Note, however, that the "_Consonant_,Halant" subsequence in the above
example may still trigger a half-forms feature. To prevent the
application of the half-forms feature in addition to preventing the
conjunct, the zero-width non-joiner (ZWNJ) must be used instead. The
sequence "_Consonant_,Halant,ZWNJ,_Consonant_" should produce the
first consonant in its standard form, followed by an explicit
"Halant".
A secondary usage of the zero-width joiner is to prevent the formation of
"Reph". An initial "Ra,Halant,ZWJ" sequence should not produce a "Reph",
where an initial "Ra,Halant" sequence without the zero-width joiner
otherwise would.
The no-break space (NBSP) is primarily used to display those
codepoints that are defined as non-spacing (marks, dependent vowels
(matras), below-base consonant forms, and post-base consonant forms)
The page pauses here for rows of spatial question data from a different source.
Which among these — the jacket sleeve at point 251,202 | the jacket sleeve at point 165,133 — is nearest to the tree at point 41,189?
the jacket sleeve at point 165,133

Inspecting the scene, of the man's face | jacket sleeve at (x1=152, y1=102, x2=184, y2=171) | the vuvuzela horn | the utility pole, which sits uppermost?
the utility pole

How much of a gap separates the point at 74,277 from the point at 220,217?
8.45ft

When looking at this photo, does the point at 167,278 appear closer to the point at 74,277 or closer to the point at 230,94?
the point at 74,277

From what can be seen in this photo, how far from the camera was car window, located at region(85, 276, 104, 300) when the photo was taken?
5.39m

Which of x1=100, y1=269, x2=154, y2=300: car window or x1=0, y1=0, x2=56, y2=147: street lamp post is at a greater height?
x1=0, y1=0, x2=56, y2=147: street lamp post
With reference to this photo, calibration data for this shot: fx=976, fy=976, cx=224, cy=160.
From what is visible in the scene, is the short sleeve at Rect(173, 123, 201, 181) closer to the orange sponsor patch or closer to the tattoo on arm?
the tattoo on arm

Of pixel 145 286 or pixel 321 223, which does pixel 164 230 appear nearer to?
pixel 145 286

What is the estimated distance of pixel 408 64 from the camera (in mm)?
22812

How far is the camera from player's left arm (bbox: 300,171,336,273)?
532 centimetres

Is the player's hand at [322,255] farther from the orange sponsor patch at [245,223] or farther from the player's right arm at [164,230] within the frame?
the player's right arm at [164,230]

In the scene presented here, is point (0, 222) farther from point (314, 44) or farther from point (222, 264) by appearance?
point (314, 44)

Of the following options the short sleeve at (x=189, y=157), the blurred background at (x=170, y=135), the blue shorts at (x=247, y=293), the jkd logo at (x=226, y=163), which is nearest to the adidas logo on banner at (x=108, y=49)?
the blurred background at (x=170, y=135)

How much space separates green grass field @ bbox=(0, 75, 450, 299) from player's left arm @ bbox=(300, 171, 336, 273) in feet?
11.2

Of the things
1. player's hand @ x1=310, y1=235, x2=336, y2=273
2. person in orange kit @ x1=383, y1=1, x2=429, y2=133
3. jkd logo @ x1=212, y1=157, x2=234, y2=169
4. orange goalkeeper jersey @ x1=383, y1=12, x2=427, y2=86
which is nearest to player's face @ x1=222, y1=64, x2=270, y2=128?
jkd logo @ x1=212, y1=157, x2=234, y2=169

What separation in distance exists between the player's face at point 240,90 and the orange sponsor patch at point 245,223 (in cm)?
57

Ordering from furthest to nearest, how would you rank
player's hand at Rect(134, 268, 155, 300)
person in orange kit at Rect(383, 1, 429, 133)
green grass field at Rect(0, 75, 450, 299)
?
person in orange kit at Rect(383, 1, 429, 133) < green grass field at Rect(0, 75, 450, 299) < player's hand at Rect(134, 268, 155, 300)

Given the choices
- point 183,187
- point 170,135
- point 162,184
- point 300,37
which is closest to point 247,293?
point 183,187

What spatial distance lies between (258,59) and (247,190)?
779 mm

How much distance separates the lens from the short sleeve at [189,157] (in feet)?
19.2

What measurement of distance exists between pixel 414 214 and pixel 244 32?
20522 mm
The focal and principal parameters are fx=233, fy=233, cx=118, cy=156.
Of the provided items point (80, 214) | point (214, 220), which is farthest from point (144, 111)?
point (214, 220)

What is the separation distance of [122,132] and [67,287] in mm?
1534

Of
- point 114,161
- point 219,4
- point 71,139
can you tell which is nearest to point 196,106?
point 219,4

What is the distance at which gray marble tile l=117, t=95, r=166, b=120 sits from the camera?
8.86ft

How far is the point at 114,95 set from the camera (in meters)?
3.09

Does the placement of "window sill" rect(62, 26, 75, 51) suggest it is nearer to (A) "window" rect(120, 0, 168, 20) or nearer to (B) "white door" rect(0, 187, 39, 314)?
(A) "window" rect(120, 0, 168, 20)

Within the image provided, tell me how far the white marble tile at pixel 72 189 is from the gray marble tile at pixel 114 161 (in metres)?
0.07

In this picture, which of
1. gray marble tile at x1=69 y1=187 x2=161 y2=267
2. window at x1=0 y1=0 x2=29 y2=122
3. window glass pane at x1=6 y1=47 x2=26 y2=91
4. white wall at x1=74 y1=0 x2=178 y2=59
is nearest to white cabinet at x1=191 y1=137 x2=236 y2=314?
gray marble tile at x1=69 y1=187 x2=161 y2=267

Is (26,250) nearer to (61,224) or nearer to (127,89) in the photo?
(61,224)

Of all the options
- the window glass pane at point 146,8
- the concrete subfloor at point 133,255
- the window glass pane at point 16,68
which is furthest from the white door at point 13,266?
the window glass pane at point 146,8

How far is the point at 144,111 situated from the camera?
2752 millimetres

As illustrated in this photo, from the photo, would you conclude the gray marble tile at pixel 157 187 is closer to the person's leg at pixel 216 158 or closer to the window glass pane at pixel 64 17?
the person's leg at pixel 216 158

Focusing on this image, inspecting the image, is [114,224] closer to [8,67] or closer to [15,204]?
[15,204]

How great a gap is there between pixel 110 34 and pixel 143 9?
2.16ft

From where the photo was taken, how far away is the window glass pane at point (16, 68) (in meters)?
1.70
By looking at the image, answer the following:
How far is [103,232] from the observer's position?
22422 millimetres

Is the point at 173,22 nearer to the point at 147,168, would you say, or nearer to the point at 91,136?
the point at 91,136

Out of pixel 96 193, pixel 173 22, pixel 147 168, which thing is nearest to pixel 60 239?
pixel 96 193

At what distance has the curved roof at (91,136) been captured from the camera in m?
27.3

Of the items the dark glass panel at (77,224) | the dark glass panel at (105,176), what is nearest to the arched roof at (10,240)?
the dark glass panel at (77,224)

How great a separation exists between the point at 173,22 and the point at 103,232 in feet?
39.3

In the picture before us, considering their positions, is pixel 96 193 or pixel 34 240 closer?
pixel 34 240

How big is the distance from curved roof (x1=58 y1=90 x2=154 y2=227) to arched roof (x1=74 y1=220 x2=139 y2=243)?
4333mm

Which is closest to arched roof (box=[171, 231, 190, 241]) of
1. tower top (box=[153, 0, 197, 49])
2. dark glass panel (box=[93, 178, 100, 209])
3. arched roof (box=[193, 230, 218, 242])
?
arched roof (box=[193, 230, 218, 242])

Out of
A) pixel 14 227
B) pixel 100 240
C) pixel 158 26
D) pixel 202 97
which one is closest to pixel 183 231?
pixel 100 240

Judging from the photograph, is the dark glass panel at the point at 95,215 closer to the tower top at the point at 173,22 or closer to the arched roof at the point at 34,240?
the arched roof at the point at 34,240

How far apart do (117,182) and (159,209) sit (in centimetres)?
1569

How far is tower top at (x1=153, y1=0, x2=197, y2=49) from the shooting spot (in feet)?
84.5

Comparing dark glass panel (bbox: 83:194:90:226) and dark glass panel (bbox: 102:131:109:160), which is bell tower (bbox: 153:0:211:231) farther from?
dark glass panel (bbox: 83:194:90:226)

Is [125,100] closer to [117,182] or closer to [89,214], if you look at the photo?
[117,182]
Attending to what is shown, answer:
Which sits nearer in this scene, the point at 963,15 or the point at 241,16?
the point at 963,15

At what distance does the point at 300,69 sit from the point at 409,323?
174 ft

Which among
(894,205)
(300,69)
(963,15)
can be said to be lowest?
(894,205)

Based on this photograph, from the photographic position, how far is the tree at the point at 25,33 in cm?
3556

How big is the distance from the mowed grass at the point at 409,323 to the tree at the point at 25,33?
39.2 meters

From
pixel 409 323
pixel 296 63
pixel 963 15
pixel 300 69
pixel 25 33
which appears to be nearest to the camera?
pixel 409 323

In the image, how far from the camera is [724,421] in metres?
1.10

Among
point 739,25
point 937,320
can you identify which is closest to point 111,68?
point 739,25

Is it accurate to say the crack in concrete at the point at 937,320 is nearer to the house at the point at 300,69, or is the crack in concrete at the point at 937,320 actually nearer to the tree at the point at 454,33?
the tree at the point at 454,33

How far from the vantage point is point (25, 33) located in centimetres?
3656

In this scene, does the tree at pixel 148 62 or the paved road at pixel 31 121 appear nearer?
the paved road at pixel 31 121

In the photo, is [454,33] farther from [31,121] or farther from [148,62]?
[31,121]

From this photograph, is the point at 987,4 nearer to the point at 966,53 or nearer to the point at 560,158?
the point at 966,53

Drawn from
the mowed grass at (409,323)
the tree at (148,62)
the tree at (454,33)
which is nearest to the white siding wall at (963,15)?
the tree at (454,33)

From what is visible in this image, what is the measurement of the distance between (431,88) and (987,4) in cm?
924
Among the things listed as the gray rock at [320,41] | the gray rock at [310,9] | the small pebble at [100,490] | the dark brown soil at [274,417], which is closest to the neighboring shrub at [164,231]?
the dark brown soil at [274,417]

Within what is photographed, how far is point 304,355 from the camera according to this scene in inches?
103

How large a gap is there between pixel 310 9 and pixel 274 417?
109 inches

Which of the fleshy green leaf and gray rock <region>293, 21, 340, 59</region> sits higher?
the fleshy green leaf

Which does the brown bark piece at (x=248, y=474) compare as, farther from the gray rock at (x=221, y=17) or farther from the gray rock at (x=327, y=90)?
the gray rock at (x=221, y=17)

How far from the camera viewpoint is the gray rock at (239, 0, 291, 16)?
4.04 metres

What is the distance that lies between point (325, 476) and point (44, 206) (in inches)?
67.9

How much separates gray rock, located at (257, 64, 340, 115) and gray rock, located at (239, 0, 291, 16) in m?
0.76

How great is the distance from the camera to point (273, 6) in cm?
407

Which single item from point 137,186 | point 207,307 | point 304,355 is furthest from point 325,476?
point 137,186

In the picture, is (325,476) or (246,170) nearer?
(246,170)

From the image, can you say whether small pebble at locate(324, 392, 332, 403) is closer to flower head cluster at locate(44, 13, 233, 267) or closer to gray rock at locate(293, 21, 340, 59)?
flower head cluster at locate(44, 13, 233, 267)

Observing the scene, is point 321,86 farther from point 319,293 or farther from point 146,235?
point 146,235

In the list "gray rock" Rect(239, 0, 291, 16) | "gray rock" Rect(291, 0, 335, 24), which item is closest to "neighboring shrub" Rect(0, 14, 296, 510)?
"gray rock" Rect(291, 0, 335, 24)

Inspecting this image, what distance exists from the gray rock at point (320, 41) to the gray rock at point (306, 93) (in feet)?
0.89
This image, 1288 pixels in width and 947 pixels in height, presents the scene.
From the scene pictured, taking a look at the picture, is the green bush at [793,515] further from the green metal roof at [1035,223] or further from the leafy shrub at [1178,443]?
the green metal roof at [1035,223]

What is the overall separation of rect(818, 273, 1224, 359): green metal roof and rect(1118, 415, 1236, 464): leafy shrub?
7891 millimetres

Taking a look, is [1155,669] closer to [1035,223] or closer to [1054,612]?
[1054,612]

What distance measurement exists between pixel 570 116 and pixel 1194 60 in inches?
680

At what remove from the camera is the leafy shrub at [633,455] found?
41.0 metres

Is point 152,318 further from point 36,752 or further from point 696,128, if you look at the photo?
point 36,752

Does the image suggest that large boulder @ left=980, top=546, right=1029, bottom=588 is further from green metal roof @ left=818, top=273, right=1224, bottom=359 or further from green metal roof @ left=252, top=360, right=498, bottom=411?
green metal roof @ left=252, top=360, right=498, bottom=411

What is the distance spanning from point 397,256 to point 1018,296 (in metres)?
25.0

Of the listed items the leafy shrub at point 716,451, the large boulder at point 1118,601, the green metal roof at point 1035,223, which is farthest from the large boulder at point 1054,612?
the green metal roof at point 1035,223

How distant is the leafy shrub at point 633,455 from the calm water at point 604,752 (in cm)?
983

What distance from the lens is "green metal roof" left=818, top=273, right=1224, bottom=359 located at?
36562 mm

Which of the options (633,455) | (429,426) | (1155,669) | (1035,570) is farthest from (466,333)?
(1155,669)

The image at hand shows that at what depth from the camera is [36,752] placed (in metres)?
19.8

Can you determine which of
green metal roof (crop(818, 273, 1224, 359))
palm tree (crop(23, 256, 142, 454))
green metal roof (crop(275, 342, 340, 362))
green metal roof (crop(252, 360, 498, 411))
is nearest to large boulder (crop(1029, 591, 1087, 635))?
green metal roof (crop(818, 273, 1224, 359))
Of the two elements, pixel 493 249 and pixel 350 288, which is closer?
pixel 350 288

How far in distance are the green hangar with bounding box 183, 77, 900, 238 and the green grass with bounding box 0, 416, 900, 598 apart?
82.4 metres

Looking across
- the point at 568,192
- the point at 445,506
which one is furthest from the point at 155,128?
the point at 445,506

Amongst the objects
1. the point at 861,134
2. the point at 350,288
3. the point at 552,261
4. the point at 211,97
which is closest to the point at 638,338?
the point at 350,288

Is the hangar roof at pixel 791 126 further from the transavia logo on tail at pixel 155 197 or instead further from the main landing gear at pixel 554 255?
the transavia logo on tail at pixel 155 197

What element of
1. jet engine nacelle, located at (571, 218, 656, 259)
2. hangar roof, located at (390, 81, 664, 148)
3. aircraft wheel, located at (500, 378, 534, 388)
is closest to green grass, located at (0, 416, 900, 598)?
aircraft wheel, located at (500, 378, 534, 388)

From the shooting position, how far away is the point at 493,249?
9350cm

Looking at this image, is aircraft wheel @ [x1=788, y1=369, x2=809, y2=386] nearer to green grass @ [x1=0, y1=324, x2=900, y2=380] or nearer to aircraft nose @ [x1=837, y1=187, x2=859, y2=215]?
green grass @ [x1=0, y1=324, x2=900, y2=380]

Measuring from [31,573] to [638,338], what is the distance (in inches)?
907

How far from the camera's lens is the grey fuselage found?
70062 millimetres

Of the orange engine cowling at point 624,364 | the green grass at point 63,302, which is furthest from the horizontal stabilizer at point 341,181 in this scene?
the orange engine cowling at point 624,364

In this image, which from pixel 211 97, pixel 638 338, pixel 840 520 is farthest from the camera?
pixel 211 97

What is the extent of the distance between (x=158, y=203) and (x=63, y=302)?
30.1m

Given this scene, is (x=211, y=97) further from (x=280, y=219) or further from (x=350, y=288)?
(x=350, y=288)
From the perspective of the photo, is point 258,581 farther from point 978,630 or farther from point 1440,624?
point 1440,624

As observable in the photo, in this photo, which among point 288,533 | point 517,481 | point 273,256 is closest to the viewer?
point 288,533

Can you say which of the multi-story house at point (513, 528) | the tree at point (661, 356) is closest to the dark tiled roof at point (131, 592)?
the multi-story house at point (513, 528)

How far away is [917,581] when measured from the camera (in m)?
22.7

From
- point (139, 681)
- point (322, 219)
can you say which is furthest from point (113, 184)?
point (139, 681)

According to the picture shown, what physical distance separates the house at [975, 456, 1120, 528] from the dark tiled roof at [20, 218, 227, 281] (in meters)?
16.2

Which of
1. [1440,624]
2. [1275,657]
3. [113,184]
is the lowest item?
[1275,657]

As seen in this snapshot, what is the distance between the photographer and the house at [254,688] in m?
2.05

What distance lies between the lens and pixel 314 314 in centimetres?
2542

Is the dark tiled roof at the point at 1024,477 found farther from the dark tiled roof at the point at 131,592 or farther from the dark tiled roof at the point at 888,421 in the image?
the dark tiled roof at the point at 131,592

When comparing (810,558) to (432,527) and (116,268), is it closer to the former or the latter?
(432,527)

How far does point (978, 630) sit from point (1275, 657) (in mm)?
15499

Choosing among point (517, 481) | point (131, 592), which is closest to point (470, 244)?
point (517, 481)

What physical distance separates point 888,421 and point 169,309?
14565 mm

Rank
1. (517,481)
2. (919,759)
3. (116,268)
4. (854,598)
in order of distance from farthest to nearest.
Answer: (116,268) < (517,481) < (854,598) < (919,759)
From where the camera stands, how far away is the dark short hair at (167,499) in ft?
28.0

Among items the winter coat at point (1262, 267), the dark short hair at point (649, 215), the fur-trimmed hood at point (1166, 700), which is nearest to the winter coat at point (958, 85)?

in an isolated context, as an alternative to displaying them
superimposed on the dotted-circle placeholder. These sequences will
match "NBSP,ZWJ,Halant,_Consonant_", "NBSP,_mark_", or "NBSP,_matra_".
Tamil text sometimes uses the Latin numerals 2, 3, and 4 in
superscript or subscript positions to annotate Sanskrit. When used in
this fashion, the superscripts and subscripts are treated as
`SYLLABLE_MODIFIER` signs for shaping purposes.